Your task
Every entry below should be repeated exactly; the pictures should not.

***** Task data

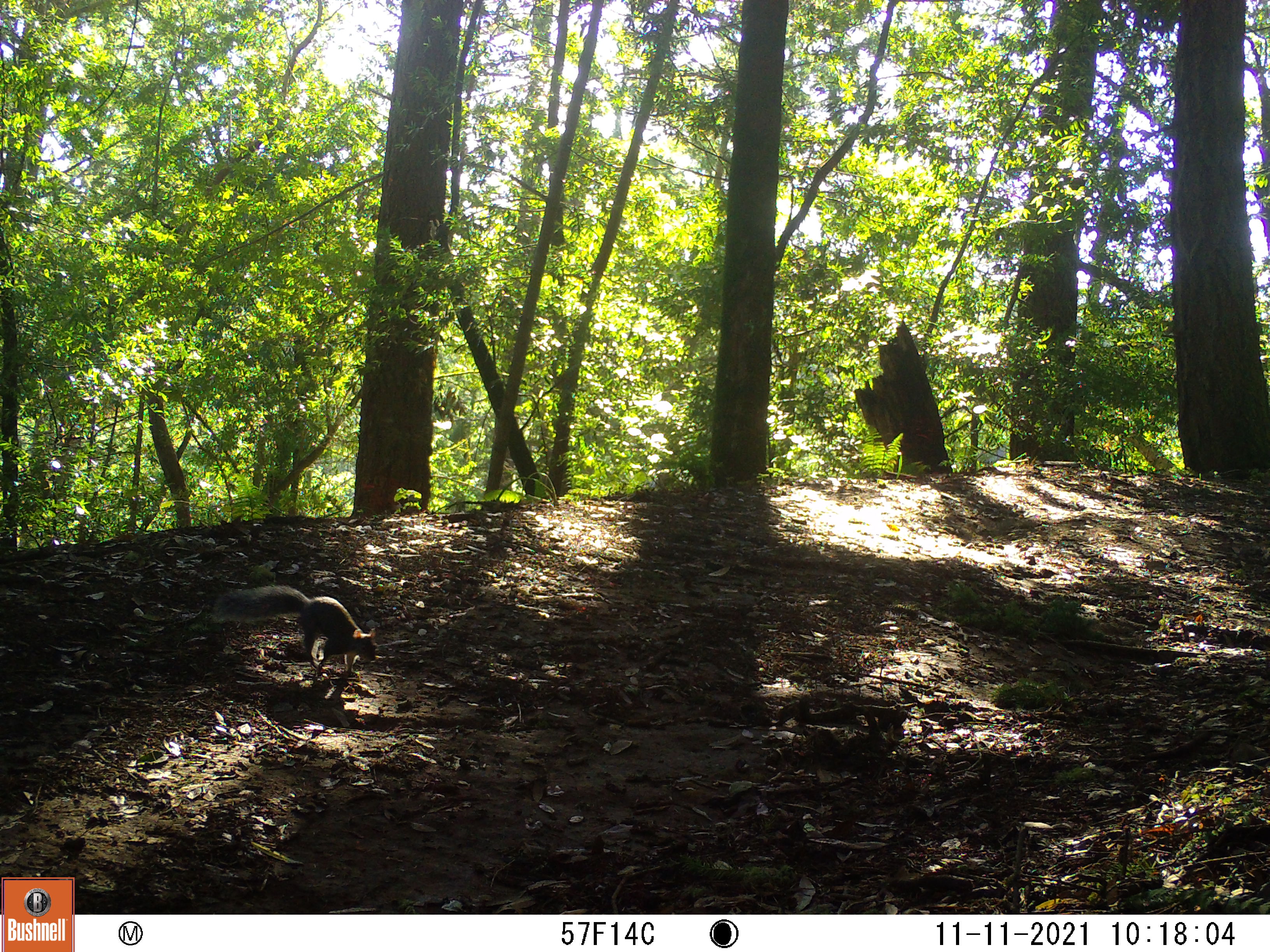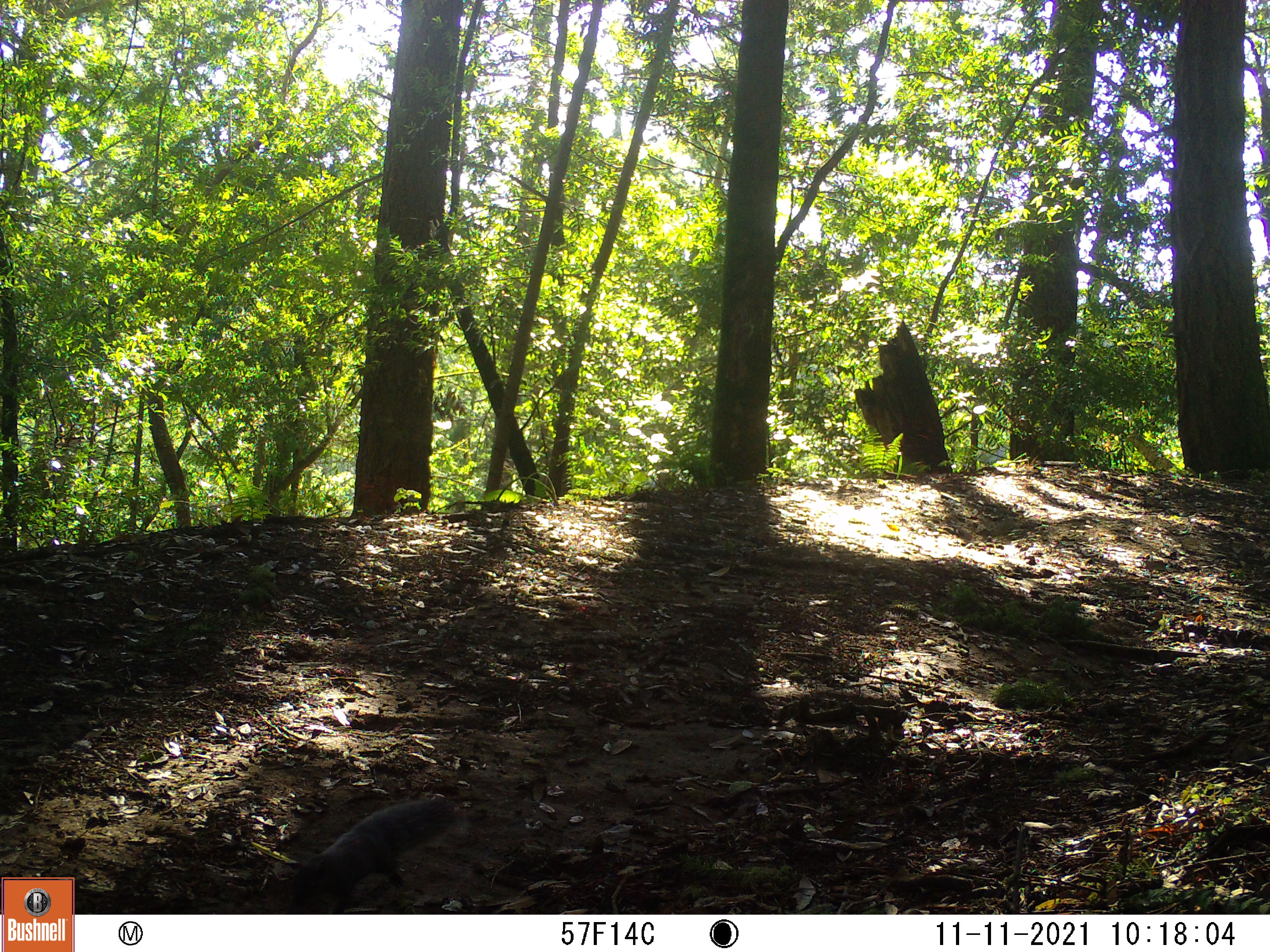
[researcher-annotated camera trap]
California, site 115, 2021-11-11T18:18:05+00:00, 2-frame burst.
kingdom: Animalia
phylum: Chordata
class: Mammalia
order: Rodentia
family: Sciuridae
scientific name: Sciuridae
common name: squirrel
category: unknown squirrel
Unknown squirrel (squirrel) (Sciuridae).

**********

Written solution
[researcher-annotated camera trap]
California, site 115, 2021-11-11T18:18:05+00:00, 2-frame burst.
kingdom: Animalia
phylum: Chordata
class: Mammalia
order: Rodentia
family: Sciuridae
scientific name: Sciuridae
common name: squirrel
category: unknown squirrel
Unknown squirrel (squirrel) (Sciuridae).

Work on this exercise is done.